Ben smiled, easy and unbothered. "Because Coach Vance asked me to. And because we all start somewhere, man. You should see my first anatomy quiz. It looked like a crime scene." He held out a few printed sheets. "Take 'em. No obligation."
Kai hesitated, then took the papers. "Thanks," he muttered, already turning to go.
"See you next week, Kai," Ben called after him.
He didn't reply. He walked out into the night, the papers clutched in his hand. The city lights glittered, cold and distant. He had notes. He had a term—gluteus maximus. He had a class to go back to. The path felt less like a dark alley and more like a poorly lit tunnel, but it was a tunnel with signs.
He stopped at a late-night pharmacy on his way home.
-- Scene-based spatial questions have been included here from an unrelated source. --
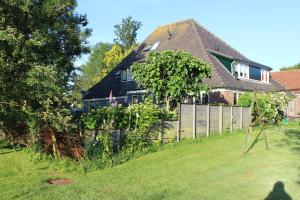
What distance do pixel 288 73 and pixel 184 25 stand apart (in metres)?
26.2

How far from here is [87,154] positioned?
13898mm

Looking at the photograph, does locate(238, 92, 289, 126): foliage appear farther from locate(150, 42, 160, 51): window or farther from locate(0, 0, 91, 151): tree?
locate(0, 0, 91, 151): tree

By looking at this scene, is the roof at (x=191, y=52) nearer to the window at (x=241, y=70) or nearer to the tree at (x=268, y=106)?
the window at (x=241, y=70)

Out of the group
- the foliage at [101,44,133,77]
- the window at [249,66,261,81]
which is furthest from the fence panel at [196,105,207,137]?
the foliage at [101,44,133,77]

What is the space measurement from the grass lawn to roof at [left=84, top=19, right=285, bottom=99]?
56.7ft

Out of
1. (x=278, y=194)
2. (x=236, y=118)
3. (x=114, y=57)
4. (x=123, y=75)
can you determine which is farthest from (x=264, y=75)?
(x=278, y=194)

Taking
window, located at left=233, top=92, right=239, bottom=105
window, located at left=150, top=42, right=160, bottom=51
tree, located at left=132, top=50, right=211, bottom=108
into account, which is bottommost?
window, located at left=233, top=92, right=239, bottom=105

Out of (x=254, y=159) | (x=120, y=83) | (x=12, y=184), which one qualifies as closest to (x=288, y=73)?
(x=120, y=83)

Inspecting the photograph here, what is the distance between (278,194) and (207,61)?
2453 centimetres

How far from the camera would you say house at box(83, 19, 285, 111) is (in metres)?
32.8

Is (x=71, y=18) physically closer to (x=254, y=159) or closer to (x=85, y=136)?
(x=85, y=136)

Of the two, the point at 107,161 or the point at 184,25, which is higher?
the point at 184,25

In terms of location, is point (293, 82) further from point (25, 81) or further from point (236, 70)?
point (25, 81)

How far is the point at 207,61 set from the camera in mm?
33438
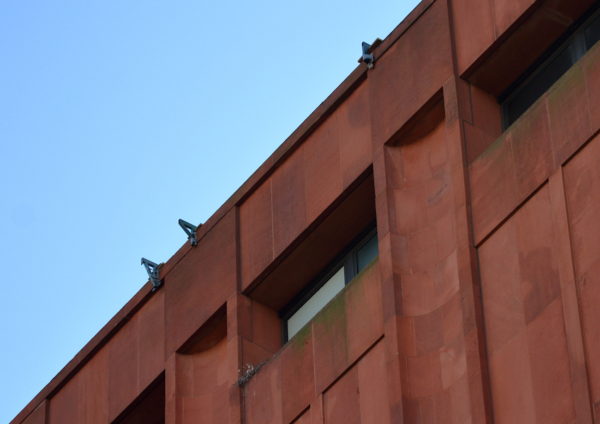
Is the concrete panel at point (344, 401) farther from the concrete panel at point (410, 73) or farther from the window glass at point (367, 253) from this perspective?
the concrete panel at point (410, 73)

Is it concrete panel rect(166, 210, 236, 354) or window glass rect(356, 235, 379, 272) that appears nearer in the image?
window glass rect(356, 235, 379, 272)

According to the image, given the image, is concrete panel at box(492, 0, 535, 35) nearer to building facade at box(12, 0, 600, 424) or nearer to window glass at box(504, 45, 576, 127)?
building facade at box(12, 0, 600, 424)

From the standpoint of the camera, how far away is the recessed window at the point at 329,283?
3241cm

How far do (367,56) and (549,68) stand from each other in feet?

He used a few of his carefully hoarded dollars to buy a small box of heat patches, the kind for muscle aches. He didn't let himself think about why.
When he got home, Lena was asleep on the sofa, a book open on her chest. He covered her with a blanket, his movements quiet. He placed the heat patches on the small table next to his mattress. For tomorrow. Just in case.
He lay down, his body a landscape of pain. But in his mind, he replayed the lean into the curve, the feeling of using physics. He heard Elara's detached voice: "A pop. In my right hamstring." He saw the neat notes of the girl in class. He felt the weight of the money he needed, the pressure of Marco's deadline, the hopeful weight of Lena's faith.
The noises in his head were a cacophony. But beneath them, for the first time, he thought he could hear something else—the faint, steady rhythm of his own breath. In. Out. Like steps.
He closed his eyes. The alarm was set for 4:30 AM.